Patent for LLE Technology Awarded
A patent was awarded for “System and Methods for Spatiotemporal Control of a Laser and Laser-Plasma Applications that Require Velocity Matching,” by LLE’s Plasma and Ultrafast Physics Group Leader, Dustin Froula, and Optical and Imaging Sciences Group Leader, Terry Kessler.
D. H. Froula and T. J. Kessler, “Systems and Methods for Spatiotemporal Control of a Laser and Applications of Same,” U.S. Patent No. 10,897,115 B2 (19 January 2021).

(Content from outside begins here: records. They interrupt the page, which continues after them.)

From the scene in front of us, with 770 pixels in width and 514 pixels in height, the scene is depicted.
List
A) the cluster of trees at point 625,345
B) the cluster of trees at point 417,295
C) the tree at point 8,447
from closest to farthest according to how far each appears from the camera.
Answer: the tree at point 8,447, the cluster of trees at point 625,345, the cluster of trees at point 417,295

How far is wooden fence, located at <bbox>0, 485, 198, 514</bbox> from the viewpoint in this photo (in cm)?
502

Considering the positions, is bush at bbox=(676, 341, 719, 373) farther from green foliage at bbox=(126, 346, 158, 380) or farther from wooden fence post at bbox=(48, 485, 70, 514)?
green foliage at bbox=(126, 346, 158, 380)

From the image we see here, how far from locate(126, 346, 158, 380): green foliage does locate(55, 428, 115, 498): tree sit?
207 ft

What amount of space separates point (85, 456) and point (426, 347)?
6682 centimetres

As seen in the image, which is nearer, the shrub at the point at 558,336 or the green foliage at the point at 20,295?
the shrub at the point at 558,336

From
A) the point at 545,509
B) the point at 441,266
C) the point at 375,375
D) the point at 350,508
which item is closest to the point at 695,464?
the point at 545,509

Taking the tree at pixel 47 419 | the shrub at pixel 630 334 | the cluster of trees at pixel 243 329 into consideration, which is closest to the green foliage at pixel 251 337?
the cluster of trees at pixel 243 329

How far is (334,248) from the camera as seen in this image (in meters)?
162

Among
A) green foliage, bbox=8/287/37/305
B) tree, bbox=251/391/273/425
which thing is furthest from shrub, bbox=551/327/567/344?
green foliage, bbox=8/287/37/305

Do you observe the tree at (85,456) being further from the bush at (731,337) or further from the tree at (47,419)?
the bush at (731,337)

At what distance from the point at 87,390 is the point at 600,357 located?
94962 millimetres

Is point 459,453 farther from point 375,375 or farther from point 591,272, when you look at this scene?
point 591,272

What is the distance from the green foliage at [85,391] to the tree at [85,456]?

LaserNetUS Receives $18 Million from the US Department of Energy
LaserNetUS, a network of facilities operating ultra-powerful lasers, including the Omega Laser Facility, received $18 million in funding from the Department of Energy. In its first year of user operations, LaserNetUS awarded beamtime for 49 user experiments to researchers from 25 different institutions. Over 200 user scientists including well over 100 students and post-docs have participated in experiments so far. The network and future upgrades to LaserNetUS facilities will provide new opportunities for US and international scientists in discovery science and in the development of new technologies.
10,000th Shot on the Multi-Terawatt Laser
On May 26, 2020 the Multi-Terawatt (MTW) Laser operational team celebrated their 10,000th laser shot. The first shot on the MTW laser, a midscale system built initially as the prototype front end for OMEGA EP, was taken in 2004. Since that time, a compression chamber along with three target chambers have been added, the maximum energy was increased, and the temporal contrast improved, making MTW a complete facility for plasma-physics research, laser technology development, and target diagnostic development. External and internal users have carried out 535 campaigns on MTW, using pulse durations from 500 fs to 2.8 ns, energies up to 120 J, and wavelengths centered at 1053 nm or 2ω, 4ω, and 5ω harmonics. The milestone shot was taken in support of an external campaign for L3Harris Technologies (L3H), a global aerospace and defense technology company with local roots. Two-color, laser-shearing interferometry (see inset) is used to infer spatially resolved density profiles within the ablation plume and to monitor plasma expansion into a low-density background gas. The inset image was taken during the 10,000th shot.